Trelagliptin (trade name Zafatek) is a pharmaceutical drug used for the treatment of type 2 diabetes (diabetes mellitus).

Indications  
It is a highly selective dipeptidyl peptidase-4 inhibitor that is typically used as an add on treatment when the first line treatment of metformin is not achieving the expected glycemic goals; though it has been approved for use as a first line treatment when metformin cannot be used.

Biochemistry 
DPP-4 inhibitors activate T-cells and are more commonly known as T-cell activation antigens (specifically CD26). Chemically, it is a fluorinated derivative of alogliptin.

Development 
Formulated as the salt trelagliptin succinate, it was approved for use in Japan in March 2015. Takeda, the company that developed trelagliptin, chose to not get approval for the drug in the US and EU. The licensing rights that Takeda purchased from Furiex Pharmaceuticals for DPP-4 inhibitors included a clause specific to development of this drug in the US and EU. The clause required that all services done for phase II and phase III clinical studies in the US and EU be purchased through Furiex.

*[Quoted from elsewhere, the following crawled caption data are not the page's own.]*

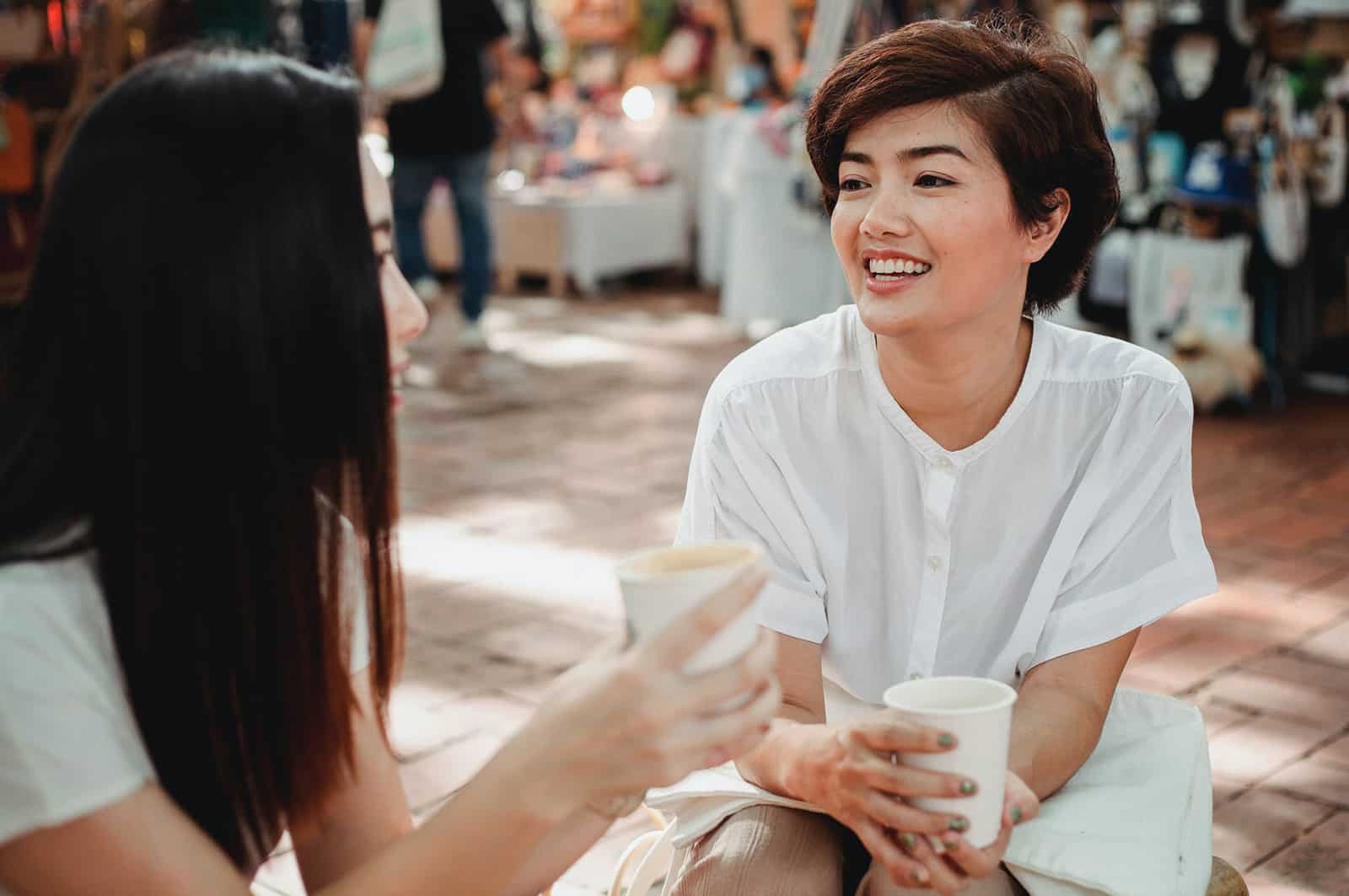 Zwei Frauen unterhalten sich im Straßencafé und trinken Kaffee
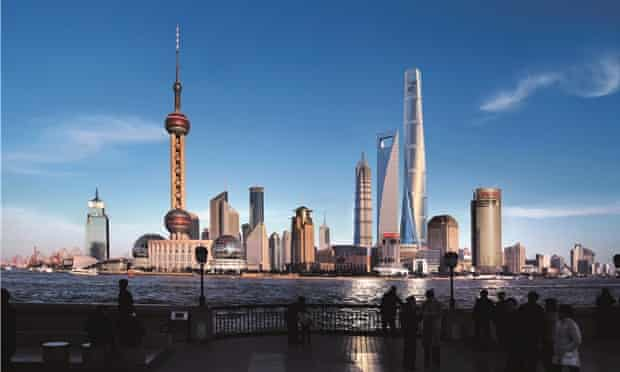 Architectural drawings have been superimposed on to a digital photograph to show how three skyscrapers (on the right) would affect the Shanghai skyline.
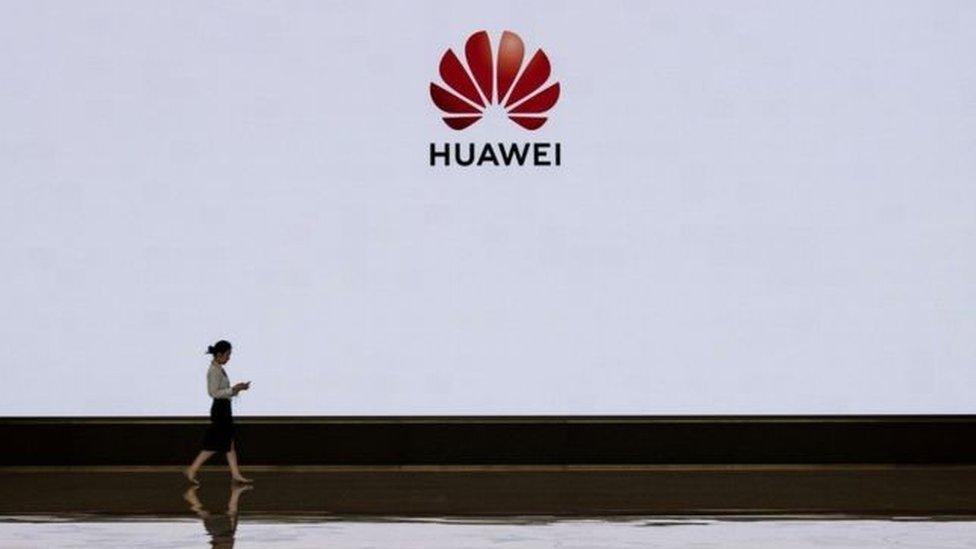 Mujer ante un logo de Huawei.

Takeda chose to cease development of this drug in the US and EU because of the high costs quoted by Furiex for these services. Gliptins have been on the market since 2006 and there are 8 gliptins currently registered as drugs (worldwide). Gliptins are an emerging market and are thus being developed at an increasing rate; there are currently two gliptins in advanced stages of development that are expected to be on the market in the coming year.

Gliptins are thought to have cardiovascular protective abilities though the extent of these effects is still being studied. They are also being studied for the ability that this class of drugs has at promoting B-cell survival.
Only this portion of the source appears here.